The video compares Nvidia’s RTX 5090 and AMD’s RX 7900 XTX GPUs running large language models locally, finding that while Nvidia offers faster token generation, AMD excels in prompt evaluation, power efficiency, and cost-effectiveness. Despite Nvidia’s superior raw speed, AMD’s larger VRAM and lower power consumption make it a strong choice for running large AI models within a more affordable budget.
In this video, the creator compares two flagship consumer GPUs: Nvidia’s RTX 5090 and AMD’s RX 7900 XTX, focusing on their performance running large language models locally. The RTX 5090 boasts 32 GB of GDDR7 memory and a high memory bandwidth of 1,700 GB/s, while the AMD RX 7900 XTX has 24 GB of RDNA3 memory with 960 GB/s bandwidth. Despite the Nvidia card being significantly more expensive (over $3,000) compared to AMD’s sub-$1,000 price, the video aims to determine if the price difference translates into meaningful performance gains for AI workloads.

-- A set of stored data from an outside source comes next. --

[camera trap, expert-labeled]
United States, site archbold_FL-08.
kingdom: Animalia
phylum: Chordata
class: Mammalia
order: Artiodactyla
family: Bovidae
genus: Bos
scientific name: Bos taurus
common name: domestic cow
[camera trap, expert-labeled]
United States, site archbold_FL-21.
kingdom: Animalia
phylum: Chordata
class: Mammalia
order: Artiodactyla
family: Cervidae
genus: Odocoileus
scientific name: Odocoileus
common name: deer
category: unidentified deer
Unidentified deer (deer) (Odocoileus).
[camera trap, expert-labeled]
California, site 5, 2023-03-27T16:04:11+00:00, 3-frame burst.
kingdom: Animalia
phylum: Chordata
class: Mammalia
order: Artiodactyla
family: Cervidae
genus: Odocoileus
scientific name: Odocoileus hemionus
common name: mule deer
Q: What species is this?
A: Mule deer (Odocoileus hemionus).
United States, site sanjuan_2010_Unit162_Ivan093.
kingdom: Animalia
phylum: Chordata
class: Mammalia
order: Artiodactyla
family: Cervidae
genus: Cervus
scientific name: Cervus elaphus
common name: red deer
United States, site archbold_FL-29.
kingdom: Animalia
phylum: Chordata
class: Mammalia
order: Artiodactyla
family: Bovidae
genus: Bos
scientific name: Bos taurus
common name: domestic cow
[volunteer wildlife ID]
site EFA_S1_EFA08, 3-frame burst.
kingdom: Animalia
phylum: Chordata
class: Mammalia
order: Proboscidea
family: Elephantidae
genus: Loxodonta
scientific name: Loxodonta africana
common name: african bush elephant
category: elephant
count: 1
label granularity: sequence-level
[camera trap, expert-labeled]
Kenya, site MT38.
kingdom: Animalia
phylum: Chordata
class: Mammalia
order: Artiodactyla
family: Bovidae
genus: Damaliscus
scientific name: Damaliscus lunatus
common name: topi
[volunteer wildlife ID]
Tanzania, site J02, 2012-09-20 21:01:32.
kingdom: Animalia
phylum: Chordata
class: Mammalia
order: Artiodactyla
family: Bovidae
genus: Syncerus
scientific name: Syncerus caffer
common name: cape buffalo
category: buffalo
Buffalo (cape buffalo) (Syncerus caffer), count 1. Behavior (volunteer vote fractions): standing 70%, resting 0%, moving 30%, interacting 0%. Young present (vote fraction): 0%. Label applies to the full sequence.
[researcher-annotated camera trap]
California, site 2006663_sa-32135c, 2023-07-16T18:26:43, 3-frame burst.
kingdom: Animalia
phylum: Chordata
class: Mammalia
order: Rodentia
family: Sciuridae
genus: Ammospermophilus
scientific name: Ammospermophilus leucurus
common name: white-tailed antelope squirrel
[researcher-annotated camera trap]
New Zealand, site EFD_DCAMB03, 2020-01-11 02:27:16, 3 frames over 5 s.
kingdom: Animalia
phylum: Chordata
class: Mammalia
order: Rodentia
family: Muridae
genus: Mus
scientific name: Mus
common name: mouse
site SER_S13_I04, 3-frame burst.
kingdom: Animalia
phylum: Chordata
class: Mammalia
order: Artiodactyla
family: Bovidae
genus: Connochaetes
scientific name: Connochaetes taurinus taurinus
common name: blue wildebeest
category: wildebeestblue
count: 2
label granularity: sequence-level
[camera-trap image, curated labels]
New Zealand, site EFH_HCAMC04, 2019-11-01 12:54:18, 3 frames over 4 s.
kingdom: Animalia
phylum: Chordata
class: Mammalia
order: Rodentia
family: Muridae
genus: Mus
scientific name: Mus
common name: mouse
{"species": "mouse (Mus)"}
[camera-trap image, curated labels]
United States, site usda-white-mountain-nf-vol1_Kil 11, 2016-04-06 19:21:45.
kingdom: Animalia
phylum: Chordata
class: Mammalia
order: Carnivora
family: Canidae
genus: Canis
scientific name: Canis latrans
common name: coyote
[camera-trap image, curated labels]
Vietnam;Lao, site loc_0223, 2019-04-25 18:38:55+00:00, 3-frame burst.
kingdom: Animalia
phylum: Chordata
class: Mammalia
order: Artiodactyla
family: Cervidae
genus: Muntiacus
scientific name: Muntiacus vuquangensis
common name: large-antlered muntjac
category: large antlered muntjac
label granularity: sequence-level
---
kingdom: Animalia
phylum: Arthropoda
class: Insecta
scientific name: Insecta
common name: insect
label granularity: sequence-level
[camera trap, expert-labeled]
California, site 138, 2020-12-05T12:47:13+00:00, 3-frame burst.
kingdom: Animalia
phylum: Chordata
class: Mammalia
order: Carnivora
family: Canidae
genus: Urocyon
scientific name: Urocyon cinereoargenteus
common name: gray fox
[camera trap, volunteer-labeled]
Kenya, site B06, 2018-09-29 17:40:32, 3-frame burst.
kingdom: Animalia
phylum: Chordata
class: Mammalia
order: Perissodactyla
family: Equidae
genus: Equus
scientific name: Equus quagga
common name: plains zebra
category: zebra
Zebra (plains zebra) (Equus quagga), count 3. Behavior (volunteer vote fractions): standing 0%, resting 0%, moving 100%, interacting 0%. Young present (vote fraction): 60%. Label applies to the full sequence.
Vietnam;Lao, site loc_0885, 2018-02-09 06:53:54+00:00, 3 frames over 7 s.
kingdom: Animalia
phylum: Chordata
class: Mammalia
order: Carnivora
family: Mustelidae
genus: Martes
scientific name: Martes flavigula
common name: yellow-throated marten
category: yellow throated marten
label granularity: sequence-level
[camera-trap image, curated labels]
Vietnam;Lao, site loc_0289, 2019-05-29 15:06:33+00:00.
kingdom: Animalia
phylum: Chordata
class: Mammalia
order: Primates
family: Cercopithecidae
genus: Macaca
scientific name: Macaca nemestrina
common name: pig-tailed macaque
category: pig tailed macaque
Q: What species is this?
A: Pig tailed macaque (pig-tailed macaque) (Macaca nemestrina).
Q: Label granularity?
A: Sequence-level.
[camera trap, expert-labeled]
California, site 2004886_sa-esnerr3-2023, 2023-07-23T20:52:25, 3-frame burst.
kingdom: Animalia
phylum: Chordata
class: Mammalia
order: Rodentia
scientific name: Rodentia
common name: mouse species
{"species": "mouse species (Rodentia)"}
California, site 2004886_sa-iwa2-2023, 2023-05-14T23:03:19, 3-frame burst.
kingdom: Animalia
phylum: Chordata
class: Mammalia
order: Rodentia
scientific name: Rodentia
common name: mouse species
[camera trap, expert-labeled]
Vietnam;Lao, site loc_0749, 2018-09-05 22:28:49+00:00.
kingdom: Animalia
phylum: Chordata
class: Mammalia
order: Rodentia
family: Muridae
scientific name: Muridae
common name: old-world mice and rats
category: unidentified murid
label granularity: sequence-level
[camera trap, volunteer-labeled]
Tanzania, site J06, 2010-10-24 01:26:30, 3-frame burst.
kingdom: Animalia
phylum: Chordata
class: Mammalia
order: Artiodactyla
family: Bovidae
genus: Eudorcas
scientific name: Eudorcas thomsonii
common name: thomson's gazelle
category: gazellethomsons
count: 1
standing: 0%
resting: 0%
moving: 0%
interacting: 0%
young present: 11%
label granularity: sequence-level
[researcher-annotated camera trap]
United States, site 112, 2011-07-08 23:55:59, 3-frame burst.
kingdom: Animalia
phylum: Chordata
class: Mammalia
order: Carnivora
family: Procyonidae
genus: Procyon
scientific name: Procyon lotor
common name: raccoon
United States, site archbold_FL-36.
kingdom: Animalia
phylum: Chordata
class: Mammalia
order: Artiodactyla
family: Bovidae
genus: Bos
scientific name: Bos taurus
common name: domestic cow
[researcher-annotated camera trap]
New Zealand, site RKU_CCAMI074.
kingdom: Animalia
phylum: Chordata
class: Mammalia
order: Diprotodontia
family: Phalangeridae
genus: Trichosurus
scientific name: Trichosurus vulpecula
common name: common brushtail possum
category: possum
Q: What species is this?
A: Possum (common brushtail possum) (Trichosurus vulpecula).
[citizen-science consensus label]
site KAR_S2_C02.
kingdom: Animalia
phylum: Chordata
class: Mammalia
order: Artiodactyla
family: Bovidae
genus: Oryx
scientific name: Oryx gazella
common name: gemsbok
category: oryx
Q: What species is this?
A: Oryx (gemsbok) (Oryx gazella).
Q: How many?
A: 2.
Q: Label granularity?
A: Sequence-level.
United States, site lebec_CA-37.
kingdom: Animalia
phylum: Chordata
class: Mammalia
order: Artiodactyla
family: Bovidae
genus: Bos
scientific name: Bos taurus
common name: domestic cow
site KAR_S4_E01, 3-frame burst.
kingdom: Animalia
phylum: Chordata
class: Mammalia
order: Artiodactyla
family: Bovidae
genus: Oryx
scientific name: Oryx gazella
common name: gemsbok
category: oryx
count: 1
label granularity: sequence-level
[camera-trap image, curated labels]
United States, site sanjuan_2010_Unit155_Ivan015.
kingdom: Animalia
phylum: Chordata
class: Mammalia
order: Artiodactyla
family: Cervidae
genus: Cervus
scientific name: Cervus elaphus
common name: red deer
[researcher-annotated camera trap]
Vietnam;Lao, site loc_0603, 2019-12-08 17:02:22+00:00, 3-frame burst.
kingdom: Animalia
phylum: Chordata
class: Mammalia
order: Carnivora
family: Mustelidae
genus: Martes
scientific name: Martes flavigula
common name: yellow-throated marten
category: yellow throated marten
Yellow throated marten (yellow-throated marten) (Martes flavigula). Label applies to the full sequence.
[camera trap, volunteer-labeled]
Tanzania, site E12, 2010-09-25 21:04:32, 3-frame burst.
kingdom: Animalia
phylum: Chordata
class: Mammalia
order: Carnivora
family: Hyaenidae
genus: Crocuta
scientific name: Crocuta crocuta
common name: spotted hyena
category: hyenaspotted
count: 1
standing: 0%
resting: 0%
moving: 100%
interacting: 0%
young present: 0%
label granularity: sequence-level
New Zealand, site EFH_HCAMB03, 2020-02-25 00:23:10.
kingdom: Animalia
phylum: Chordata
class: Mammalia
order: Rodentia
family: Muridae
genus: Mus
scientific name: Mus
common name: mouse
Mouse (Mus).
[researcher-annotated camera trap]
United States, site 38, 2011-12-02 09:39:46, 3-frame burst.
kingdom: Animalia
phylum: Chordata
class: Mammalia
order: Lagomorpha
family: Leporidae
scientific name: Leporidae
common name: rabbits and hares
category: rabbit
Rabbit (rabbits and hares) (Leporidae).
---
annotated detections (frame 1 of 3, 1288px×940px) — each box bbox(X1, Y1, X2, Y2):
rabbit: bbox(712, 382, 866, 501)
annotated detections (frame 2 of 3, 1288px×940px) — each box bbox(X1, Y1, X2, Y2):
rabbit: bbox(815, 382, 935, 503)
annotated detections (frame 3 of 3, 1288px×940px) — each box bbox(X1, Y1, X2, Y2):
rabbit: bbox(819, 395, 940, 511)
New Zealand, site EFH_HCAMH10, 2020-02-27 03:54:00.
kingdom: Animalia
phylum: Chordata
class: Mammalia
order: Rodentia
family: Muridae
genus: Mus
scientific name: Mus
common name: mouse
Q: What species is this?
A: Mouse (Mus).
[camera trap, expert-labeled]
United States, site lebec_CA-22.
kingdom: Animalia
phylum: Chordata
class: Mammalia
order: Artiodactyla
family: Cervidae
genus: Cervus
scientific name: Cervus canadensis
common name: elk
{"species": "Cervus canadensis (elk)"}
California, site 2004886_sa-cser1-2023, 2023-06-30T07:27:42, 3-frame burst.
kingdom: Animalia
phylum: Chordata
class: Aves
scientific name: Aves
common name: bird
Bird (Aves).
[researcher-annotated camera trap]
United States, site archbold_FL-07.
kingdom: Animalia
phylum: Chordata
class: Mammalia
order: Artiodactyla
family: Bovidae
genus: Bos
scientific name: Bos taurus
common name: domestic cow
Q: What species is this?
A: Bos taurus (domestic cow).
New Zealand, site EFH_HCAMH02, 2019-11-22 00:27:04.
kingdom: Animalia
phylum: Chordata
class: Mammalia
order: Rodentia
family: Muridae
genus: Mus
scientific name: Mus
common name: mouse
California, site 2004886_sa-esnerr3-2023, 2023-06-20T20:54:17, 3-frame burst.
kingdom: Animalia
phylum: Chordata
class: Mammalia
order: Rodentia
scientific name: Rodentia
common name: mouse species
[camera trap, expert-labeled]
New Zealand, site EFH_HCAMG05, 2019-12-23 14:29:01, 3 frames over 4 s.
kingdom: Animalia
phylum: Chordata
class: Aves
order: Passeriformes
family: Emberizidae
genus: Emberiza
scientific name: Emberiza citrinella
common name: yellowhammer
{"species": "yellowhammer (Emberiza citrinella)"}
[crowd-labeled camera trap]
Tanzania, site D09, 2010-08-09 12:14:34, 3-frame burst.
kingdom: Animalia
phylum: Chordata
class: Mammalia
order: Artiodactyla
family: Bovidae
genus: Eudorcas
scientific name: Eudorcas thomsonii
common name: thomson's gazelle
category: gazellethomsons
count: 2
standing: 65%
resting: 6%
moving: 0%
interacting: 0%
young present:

The creator sets up two identical systems differing only in the GPU to run the same 4-billion parameter Gemma 3 model using LM Studio. Initial tests show the Nvidia RTX 5090 is much faster in token generation, producing roughly twice the tokens per second compared to the AMD card. However, AMD excels in prompt evaluation speed, consistently outperforming Nvidia in processing input prompts. Power consumption measurements reveal the AMD GPU draws about 440 watts, while the Nvidia card consumes around 550 watts, highlighting AMD’s efficiency advantage despite slower generation speeds.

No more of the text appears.